A suinocultura goiana ampliou em mais de 27 mil animais a quantidade de abates no primeiro trimestre do ano. No período, foram 496.954 mil animais registrando alta de 5,8%. A alta garantiu a manutenção da sexta posição no ranking nacional. Também houve alta (11,8%) na produção de ovos de galinha. Foram produzidas 36.4 milhões de dúzias de ovos nas granjas goianas entre fevereiro e março. Pequenas quedas foram observadas no abate de gado e de frango e na produção de couro e de leite.
As informações são da Pesquisa Trimestral do Abate de Animais, do Leite, do Couro e da Produção de Ovos de Galinha, divulgada ontem pelo Instituto Brasileiro de Geografia e Estatística (IBGE).
 
Na suinocultura houve ligeiro ganho de peso por animal. Foram produzidas 56.766 mil toneladas de carne, alta de 6,7%, superando, portanto, o ganho em quantidade de animal abatido. No Centro-Oeste, Goiás fica atrás apenas do Mato Grosso que abateu 515 mil. Santa Catarina é o maior abatedor de suínos e respondeu sozinho por quase 2,3 milhões de animais no período pesquisado. Em todo o País foram abatidas 8.743 milhões de cabeças, alta de 6,8%, o que soma 830 mil toneladas.
 
A assessora técnica da Federação da Agricultura e Pecuária de Goiás (Faeg), Cristiane de Paula Rossi, diz que o crescimento no abate de suínos é resultado de elevação do consumo no mercado inter­no em função de preços estáveis e da abertura de mercado para outros países, co­mo a China e Rússia.
 
A produção nacional de ovos foi 8,2% superior ao ano passado e alcançou 671.176 milhões de dúzias. Goiás perdeu posição para o Mato Grosso. Este Estado produziu 40.372 milhões de dúzias ao incrementar a postura de ovos em 27% no trimestre.
 
Bovinos
 
Goiás abateu mais de 680 mil cabeças de gado entre janeiro e março. O resultado mostra ligeira queda, mas manteve o Estado na quarta posição no ranking nacional de abates.
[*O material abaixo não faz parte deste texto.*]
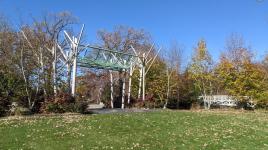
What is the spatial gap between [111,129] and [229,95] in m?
24.5

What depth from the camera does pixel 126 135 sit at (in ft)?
45.7

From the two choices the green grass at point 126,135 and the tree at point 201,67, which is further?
the tree at point 201,67

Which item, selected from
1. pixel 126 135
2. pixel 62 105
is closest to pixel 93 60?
pixel 62 105

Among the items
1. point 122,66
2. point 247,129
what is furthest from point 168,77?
point 247,129

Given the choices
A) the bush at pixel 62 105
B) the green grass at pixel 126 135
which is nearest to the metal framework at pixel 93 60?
the bush at pixel 62 105

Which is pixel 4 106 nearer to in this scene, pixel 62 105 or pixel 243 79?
pixel 62 105

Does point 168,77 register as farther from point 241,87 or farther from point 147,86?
point 241,87

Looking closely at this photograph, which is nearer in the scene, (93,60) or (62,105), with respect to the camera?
(62,105)

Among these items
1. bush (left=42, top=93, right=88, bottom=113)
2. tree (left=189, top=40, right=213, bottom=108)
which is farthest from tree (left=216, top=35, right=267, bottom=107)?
bush (left=42, top=93, right=88, bottom=113)

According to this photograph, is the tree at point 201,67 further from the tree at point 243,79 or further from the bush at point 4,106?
the bush at point 4,106

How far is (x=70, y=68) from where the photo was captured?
2709cm

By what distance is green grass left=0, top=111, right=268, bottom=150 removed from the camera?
12086 millimetres

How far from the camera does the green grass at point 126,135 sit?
476 inches

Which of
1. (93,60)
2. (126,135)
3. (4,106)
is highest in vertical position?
(93,60)
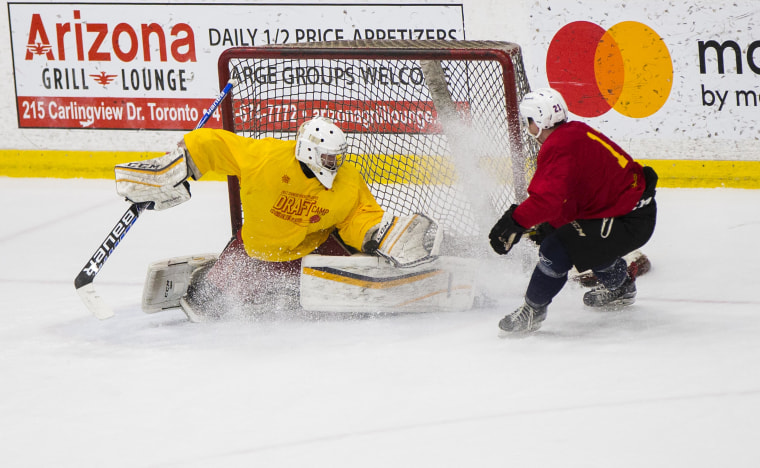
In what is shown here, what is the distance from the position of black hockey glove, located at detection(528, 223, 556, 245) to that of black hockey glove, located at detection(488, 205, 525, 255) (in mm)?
260

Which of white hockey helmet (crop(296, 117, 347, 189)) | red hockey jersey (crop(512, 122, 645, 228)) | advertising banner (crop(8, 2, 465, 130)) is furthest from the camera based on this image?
advertising banner (crop(8, 2, 465, 130))

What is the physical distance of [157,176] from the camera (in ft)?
10.3

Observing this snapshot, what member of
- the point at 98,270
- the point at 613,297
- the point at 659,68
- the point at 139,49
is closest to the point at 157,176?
the point at 98,270

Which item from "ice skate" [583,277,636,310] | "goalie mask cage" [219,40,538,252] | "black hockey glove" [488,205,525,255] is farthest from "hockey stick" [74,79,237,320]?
"ice skate" [583,277,636,310]

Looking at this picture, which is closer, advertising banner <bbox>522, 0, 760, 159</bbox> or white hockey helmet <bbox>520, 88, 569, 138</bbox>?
white hockey helmet <bbox>520, 88, 569, 138</bbox>

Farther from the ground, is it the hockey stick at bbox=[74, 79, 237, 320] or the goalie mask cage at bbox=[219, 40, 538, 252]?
the goalie mask cage at bbox=[219, 40, 538, 252]

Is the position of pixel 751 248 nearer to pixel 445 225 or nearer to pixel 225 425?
Answer: pixel 445 225

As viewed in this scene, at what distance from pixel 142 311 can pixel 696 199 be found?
2.95 m

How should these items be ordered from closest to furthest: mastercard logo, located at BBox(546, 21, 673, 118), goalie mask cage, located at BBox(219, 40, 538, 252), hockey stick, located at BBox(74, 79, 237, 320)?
hockey stick, located at BBox(74, 79, 237, 320) → goalie mask cage, located at BBox(219, 40, 538, 252) → mastercard logo, located at BBox(546, 21, 673, 118)

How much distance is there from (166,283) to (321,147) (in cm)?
76

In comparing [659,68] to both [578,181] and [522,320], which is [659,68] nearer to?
[578,181]

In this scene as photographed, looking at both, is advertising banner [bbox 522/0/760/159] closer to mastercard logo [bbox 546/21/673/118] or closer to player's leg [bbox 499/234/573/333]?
mastercard logo [bbox 546/21/673/118]

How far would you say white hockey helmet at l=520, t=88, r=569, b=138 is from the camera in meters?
2.91

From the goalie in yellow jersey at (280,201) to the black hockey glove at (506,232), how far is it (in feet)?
1.12
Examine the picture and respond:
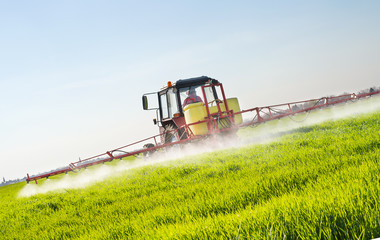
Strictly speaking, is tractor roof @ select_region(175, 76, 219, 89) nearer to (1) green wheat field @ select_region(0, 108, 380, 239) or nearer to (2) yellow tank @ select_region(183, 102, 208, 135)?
(2) yellow tank @ select_region(183, 102, 208, 135)

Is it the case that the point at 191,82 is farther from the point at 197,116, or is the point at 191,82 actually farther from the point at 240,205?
the point at 240,205

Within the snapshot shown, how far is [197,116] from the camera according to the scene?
955 cm

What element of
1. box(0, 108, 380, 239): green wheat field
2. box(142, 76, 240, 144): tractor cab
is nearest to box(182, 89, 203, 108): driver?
box(142, 76, 240, 144): tractor cab

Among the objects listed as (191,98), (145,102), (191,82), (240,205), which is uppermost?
(191,82)

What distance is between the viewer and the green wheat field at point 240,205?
1560 mm

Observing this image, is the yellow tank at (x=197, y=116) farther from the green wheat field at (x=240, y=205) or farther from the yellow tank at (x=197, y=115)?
the green wheat field at (x=240, y=205)

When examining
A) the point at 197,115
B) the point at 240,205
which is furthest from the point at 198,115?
the point at 240,205

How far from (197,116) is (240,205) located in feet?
22.7

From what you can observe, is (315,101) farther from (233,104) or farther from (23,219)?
(23,219)

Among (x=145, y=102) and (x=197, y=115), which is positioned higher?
(x=145, y=102)

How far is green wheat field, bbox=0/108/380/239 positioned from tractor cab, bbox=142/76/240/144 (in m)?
3.37

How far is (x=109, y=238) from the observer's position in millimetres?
2686

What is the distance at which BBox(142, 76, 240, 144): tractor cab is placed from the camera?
379 inches

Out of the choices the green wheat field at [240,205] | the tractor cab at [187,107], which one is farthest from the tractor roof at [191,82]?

Além de Goiás, outros 16 Estados também reduziram os abates no trimestre, porém, o percentual de queda goiano, que da mesma forma que o paranaense, caiu em 0,4%, foi o menor registrado Entre os estados com taxas negativas.
 
Pernambuco foi o que apresentou maior redução no abate de gado (-261%). Entre os grandes produtores, o Paraná reduziu os abates em -5,3% e São Paulo, em 6,4%. O Mato Grosso continua na liderança, com 1.150 milhão de cabeças de bovinos abatidas. Foram abatidas 7.218 milhões de cabeças nas 27 unidades federativas.
 
Com relação ao peso das carcaças, houve queda de 1.1% em Goiás, passando de 165.4 mil toneladas para 163.6 mil toneladas. A queda, segundo Rossi, pode ser sinal de redução de peso por animal.
 
A assessora técnica da Faeg ressalta a elevação no abate de fêmeas. "Houve alta de 80% no abate de fêmeas nesse período e redução de 22% no abate de machos de 22%. O percentual é preocupante, pois pode significar o aumento no abate de matrizes", explica ela.
 
O País elevou sua produção em peso em 2,4%, influenciado, principalmente por Rondônia, com ganho de peso das carcaças de 19,5% de um período para o outro e o Mato Grosso do Sul (13,1%).